En dépit de ses sentiments pour Mora, et presque malgré elle, Julie entre en correspondance avec Guibert, qui voyage alors en Europe. Ses premiers courriers laissent déjà entrevoir cette jalousie funeste qui grandit en elle, puisque Guibert connait alors une liaison finissante avec Mme de Montsauge : "Vous m'aviez assuré que vous n'étiez plus amoureux de cette femme et que vous aviez l'âme si libre, si dégagée de tout sentiment que votre plus vif désir était de vous marier." Une autre lettre, datée de l'été 1773, montre combien Julie pressent le malheur qui ne va pas tarder à la frapper : " Je me suis trompée, ou vous êtes créé pour faire le bonheur d'une âme vaine et le désespoir d'une âme sensible.
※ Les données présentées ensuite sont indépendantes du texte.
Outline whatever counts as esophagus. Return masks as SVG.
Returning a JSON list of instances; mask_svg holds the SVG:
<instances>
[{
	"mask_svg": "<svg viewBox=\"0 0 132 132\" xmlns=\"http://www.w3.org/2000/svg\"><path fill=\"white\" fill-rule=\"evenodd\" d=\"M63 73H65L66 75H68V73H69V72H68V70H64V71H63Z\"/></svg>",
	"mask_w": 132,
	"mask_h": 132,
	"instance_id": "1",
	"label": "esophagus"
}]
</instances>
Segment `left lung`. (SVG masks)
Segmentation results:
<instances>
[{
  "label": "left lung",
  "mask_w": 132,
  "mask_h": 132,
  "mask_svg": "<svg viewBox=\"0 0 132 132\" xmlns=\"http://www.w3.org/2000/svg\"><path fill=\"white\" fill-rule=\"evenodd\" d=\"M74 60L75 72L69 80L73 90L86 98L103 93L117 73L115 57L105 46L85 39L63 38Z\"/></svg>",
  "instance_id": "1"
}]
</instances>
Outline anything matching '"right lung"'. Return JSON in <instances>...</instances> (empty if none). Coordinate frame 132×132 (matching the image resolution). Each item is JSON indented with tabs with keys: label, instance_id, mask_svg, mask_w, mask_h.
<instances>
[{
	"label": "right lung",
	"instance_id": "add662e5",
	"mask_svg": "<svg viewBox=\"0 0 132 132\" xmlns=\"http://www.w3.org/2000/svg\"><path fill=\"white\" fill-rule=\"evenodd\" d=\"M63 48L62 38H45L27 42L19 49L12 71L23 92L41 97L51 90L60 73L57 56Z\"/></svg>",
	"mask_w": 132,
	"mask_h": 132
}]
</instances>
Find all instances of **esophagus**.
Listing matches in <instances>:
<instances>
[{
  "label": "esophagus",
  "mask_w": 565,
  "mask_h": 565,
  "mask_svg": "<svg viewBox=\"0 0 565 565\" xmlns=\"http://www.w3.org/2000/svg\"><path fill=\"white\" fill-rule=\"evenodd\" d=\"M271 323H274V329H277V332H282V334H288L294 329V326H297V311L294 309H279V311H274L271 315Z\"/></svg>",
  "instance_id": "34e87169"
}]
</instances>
Je plaindrais une femme sensible dont vous seriez le premier objet ; sa vie se consumerait en craintes et en regrets." Insensiblement, et comme en réponse à l'indifférence de Guibert, les propos de Julie se font plus intimes : "A peine trouvez-vous dans votre mémoire la trace des affections qui vous animaient les derniers jours que vous avez passés à Paris... Plût au ciel que vous fussiez mon ami ou ne vous avoir jamais connu !" (juillet 73). Ou encore : " Je pense que c'est un malheur dans ma vie que cette journée que j'ai passée il y a un an à Moulin-Joli (chez Watelet). Je déteste, j'abhorre la fatalité qui m'a poussée à vous écrire ce premier billet."
Julie sent naître en elle ce sentiment qui la perdra bientôt. Comment pourrait-elle aimer deux hommes à la fois, elle qui n'a jamais connu l'amour de sa vie ?
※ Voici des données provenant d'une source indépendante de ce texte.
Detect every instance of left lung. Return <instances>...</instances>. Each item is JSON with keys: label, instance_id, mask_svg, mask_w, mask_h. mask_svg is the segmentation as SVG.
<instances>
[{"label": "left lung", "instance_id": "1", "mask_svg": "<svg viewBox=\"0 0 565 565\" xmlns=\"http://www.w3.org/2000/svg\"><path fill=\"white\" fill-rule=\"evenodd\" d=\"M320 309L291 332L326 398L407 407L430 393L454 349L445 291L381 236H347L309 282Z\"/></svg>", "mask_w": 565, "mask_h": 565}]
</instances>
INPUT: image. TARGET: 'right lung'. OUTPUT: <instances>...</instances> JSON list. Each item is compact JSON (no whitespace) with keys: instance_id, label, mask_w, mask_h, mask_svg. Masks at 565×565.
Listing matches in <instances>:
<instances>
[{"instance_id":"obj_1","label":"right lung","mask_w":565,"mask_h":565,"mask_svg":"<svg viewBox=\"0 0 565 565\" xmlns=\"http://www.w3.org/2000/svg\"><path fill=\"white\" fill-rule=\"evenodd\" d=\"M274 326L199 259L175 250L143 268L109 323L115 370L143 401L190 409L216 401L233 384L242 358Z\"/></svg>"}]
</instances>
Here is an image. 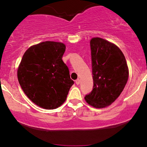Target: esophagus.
<instances>
[{
    "instance_id": "1",
    "label": "esophagus",
    "mask_w": 147,
    "mask_h": 147,
    "mask_svg": "<svg viewBox=\"0 0 147 147\" xmlns=\"http://www.w3.org/2000/svg\"><path fill=\"white\" fill-rule=\"evenodd\" d=\"M75 83H76V84H77V85H79V84H80V80H79V79H77V80L75 81Z\"/></svg>"
}]
</instances>
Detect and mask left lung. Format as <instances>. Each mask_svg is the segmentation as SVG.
Returning <instances> with one entry per match:
<instances>
[{"label": "left lung", "instance_id": "8db88e82", "mask_svg": "<svg viewBox=\"0 0 147 147\" xmlns=\"http://www.w3.org/2000/svg\"><path fill=\"white\" fill-rule=\"evenodd\" d=\"M90 43L93 88L85 96V100L102 109L111 105L122 93L129 78V69L117 45L99 37L92 38Z\"/></svg>", "mask_w": 147, "mask_h": 147}]
</instances>
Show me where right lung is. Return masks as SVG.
<instances>
[{
	"label": "right lung",
	"mask_w": 147,
	"mask_h": 147,
	"mask_svg": "<svg viewBox=\"0 0 147 147\" xmlns=\"http://www.w3.org/2000/svg\"><path fill=\"white\" fill-rule=\"evenodd\" d=\"M65 45L45 41L26 50L18 67L17 76L21 88L32 102L45 109L63 104L74 82L62 60Z\"/></svg>",
	"instance_id": "add662e5"
}]
</instances>
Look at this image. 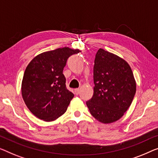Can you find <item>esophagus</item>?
Segmentation results:
<instances>
[{
	"label": "esophagus",
	"mask_w": 158,
	"mask_h": 158,
	"mask_svg": "<svg viewBox=\"0 0 158 158\" xmlns=\"http://www.w3.org/2000/svg\"><path fill=\"white\" fill-rule=\"evenodd\" d=\"M74 92H75V94H77V95H78V94L80 92V89H74Z\"/></svg>",
	"instance_id": "obj_1"
}]
</instances>
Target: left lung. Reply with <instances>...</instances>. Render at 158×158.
Instances as JSON below:
<instances>
[{"label":"left lung","mask_w":158,"mask_h":158,"mask_svg":"<svg viewBox=\"0 0 158 158\" xmlns=\"http://www.w3.org/2000/svg\"><path fill=\"white\" fill-rule=\"evenodd\" d=\"M94 83L93 96L86 103L91 114L105 124L119 120L130 107L136 91L130 65L100 48L94 60Z\"/></svg>","instance_id":"obj_1"}]
</instances>
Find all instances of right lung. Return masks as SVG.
Listing matches in <instances>:
<instances>
[{"label":"right lung","mask_w":158,"mask_h":158,"mask_svg":"<svg viewBox=\"0 0 158 158\" xmlns=\"http://www.w3.org/2000/svg\"><path fill=\"white\" fill-rule=\"evenodd\" d=\"M79 49L58 48L39 54L25 69L21 85L23 98L32 114L53 121L66 112L74 94L66 88L63 69Z\"/></svg>","instance_id":"right-lung-1"}]
</instances>
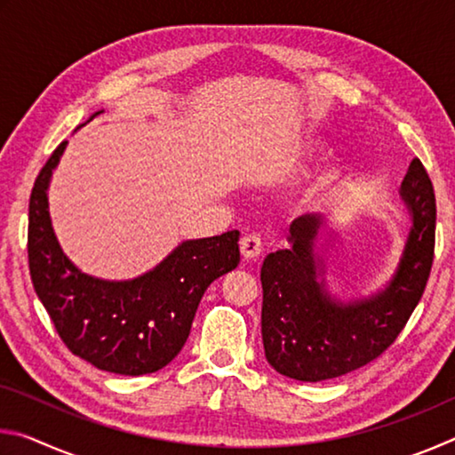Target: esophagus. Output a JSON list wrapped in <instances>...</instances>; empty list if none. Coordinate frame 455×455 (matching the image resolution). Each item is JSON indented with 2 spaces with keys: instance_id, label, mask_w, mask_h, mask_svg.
Here are the masks:
<instances>
[{
  "instance_id": "34e87169",
  "label": "esophagus",
  "mask_w": 455,
  "mask_h": 455,
  "mask_svg": "<svg viewBox=\"0 0 455 455\" xmlns=\"http://www.w3.org/2000/svg\"><path fill=\"white\" fill-rule=\"evenodd\" d=\"M263 252V243L257 235H246L241 238V255L249 263V260H257Z\"/></svg>"
}]
</instances>
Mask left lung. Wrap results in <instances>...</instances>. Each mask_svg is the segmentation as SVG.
<instances>
[{
    "label": "left lung",
    "instance_id": "left-lung-1",
    "mask_svg": "<svg viewBox=\"0 0 455 455\" xmlns=\"http://www.w3.org/2000/svg\"><path fill=\"white\" fill-rule=\"evenodd\" d=\"M399 196L411 227L394 275L373 295L341 301L325 289L321 214L292 220L289 249L265 259L260 333L275 371L309 383L333 379L379 357L402 333L434 263L435 196L419 158L411 160Z\"/></svg>",
    "mask_w": 455,
    "mask_h": 455
}]
</instances>
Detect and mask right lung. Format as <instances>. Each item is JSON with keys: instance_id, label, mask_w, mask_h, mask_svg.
I'll use <instances>...</instances> for the list:
<instances>
[{"instance_id": "obj_1", "label": "right lung", "mask_w": 455, "mask_h": 455, "mask_svg": "<svg viewBox=\"0 0 455 455\" xmlns=\"http://www.w3.org/2000/svg\"><path fill=\"white\" fill-rule=\"evenodd\" d=\"M98 114L102 110L90 120ZM66 146L61 142L53 150L29 196L28 257L34 289L74 355L102 371L154 373L184 347L211 283L241 263V233L184 241L136 279L106 281L82 273L61 251L50 219L48 188Z\"/></svg>"}]
</instances>
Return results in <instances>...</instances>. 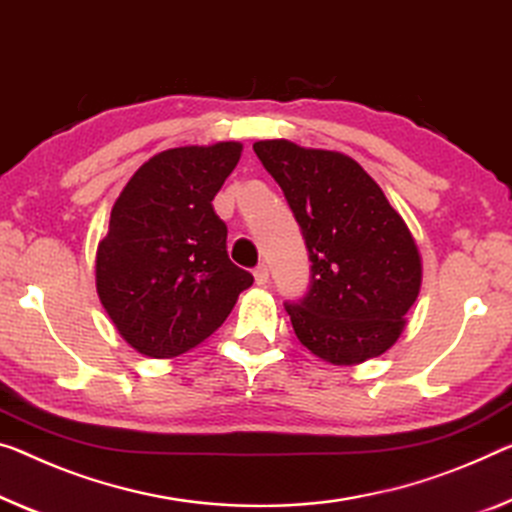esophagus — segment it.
I'll list each match as a JSON object with an SVG mask.
<instances>
[{
	"label": "esophagus",
	"mask_w": 512,
	"mask_h": 512,
	"mask_svg": "<svg viewBox=\"0 0 512 512\" xmlns=\"http://www.w3.org/2000/svg\"><path fill=\"white\" fill-rule=\"evenodd\" d=\"M254 279H256L258 286H263V283H267V279H270V270H267L265 263L254 267Z\"/></svg>",
	"instance_id": "1"
}]
</instances>
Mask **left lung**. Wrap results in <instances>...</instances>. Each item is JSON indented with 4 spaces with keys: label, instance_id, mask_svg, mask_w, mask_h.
<instances>
[{
    "label": "left lung",
    "instance_id": "obj_1",
    "mask_svg": "<svg viewBox=\"0 0 512 512\" xmlns=\"http://www.w3.org/2000/svg\"><path fill=\"white\" fill-rule=\"evenodd\" d=\"M254 153L309 249V293L286 302L300 343L336 366L380 357L421 288V256L403 217L348 155L286 139L256 141Z\"/></svg>",
    "mask_w": 512,
    "mask_h": 512
}]
</instances>
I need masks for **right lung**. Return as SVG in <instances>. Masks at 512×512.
<instances>
[{
    "label": "right lung",
    "mask_w": 512,
    "mask_h": 512,
    "mask_svg": "<svg viewBox=\"0 0 512 512\" xmlns=\"http://www.w3.org/2000/svg\"><path fill=\"white\" fill-rule=\"evenodd\" d=\"M238 141L169 148L116 199L96 254V288L141 355L178 357L222 327L254 277L226 254L212 199L240 160Z\"/></svg>",
    "instance_id": "right-lung-1"
}]
</instances>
A la fin de l'été 73, Guibert annonce son retour à Paris. Julie le revoit aussitôt, elle ne peut s'en empêcher. Et le militaire va bientôt céder à l'empressement de la salonnière. Début 74, lors d'une soirée qu'ils passent ensemble dans la loge de Julie à l'opéra, Guibert et elle "burent la coupe du délicieux poison." Elle lui écrira peu de temps après ces autres mots magnifiques : " De tous les instants de ma vie, 1774 - Mon ami, je souffre, je vous aime et je vous attends."
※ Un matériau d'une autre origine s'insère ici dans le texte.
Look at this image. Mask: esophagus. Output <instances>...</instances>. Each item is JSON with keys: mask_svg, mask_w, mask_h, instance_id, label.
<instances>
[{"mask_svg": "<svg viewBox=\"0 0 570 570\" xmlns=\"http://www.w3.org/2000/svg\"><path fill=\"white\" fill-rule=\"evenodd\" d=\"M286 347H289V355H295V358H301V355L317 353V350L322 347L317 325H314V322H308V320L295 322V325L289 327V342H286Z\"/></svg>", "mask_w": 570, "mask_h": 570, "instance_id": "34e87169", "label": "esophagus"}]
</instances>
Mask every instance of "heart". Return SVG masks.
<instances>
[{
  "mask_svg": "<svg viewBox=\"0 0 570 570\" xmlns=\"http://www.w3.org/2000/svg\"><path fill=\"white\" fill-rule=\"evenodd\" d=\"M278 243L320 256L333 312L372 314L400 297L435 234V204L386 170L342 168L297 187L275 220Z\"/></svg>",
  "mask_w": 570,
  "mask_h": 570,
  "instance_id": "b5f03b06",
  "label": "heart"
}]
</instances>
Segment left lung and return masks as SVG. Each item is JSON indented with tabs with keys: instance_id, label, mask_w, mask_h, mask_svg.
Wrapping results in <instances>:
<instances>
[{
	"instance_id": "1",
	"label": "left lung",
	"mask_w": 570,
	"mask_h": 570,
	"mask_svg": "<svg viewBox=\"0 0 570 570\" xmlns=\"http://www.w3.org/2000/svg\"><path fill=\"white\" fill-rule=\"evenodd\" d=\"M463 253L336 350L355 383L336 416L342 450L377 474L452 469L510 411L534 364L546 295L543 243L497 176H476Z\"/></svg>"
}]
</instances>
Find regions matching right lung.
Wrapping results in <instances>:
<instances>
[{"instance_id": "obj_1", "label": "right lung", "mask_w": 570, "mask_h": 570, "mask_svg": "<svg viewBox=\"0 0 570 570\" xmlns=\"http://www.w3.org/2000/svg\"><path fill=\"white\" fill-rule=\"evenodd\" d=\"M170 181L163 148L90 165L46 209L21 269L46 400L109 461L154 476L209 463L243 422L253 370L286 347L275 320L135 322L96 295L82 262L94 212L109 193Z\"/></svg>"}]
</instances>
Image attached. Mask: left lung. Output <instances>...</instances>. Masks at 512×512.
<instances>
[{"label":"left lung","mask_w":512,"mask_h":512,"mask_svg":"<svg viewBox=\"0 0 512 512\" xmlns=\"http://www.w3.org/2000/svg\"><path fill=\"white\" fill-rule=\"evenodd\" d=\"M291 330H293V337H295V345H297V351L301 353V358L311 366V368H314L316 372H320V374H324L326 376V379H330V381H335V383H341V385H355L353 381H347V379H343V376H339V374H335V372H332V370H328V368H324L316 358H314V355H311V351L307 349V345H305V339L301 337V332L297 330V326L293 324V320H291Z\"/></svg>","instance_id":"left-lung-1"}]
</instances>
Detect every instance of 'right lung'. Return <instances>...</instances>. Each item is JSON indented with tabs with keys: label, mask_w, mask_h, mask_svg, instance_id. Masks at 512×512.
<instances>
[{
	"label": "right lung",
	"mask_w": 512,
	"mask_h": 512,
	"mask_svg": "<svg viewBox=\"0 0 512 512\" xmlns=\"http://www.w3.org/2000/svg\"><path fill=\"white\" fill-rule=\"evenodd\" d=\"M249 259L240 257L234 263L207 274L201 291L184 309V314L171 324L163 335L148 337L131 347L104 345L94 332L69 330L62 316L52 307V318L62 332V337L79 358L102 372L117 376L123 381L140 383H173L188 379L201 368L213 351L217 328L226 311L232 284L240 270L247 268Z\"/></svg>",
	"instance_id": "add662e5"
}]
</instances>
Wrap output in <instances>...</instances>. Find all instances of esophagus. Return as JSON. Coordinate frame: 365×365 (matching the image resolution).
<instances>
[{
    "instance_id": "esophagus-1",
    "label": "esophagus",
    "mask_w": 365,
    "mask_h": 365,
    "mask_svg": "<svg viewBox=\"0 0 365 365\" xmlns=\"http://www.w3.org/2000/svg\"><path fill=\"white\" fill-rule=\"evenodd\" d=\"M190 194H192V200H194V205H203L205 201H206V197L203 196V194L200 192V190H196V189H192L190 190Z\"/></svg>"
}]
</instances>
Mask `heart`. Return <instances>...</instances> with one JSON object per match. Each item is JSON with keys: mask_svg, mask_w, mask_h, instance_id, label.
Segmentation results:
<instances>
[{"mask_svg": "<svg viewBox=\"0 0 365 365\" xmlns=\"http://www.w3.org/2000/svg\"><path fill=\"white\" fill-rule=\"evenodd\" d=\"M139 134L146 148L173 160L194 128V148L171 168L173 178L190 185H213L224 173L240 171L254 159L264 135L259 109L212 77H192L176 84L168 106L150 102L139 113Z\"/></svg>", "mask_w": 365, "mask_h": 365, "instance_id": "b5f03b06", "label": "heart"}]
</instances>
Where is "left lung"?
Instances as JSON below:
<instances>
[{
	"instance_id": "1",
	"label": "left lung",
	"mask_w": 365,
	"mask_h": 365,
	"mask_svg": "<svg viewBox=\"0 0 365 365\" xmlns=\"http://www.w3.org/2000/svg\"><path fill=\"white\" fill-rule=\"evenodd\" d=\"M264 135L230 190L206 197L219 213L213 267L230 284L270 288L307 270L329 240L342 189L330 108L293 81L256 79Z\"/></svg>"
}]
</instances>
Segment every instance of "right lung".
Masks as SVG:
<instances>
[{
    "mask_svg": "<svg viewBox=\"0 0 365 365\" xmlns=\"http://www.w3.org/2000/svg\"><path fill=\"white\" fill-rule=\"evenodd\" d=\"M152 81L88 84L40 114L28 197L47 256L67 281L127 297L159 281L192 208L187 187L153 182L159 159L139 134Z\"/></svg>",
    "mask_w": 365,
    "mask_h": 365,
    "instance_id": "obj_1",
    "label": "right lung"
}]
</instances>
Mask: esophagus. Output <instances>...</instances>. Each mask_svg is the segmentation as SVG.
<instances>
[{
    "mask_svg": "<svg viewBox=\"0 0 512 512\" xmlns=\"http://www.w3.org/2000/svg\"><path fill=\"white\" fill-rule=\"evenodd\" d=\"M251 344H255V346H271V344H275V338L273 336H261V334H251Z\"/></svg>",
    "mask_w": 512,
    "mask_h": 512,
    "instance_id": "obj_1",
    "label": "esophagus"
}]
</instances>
Triste coïncidence, car dans le même temps, à quelques centaines de kilomètres de là, Mora connaît une nouvelle attaque de son mal, presque fatale. Jamais Julie ne se pardonnera son comportement. En 1775, elle fera à son amant ce triste aveu : " Ah! Il y a un an qu'à pareille heure M. de Mora fut frappé du coup mortel ; et moi, dans le même instant, à deux centes lieues de lui, j'étais plus cruelle et plus coupable que les ignorants barbares qui l'ont tué. Je meurs de regrets ; mes yeux et mon coeur sont pleins de larmes. Adieu, mon ami, je n'aurais pas dû vous aimer."
Il lui reste alors un an à vivre. Un an à expier...
Nous y reviendrons une dernière fois.
Aucun commentaire:
Enregistrer un commentaire
Pour commenter cet article...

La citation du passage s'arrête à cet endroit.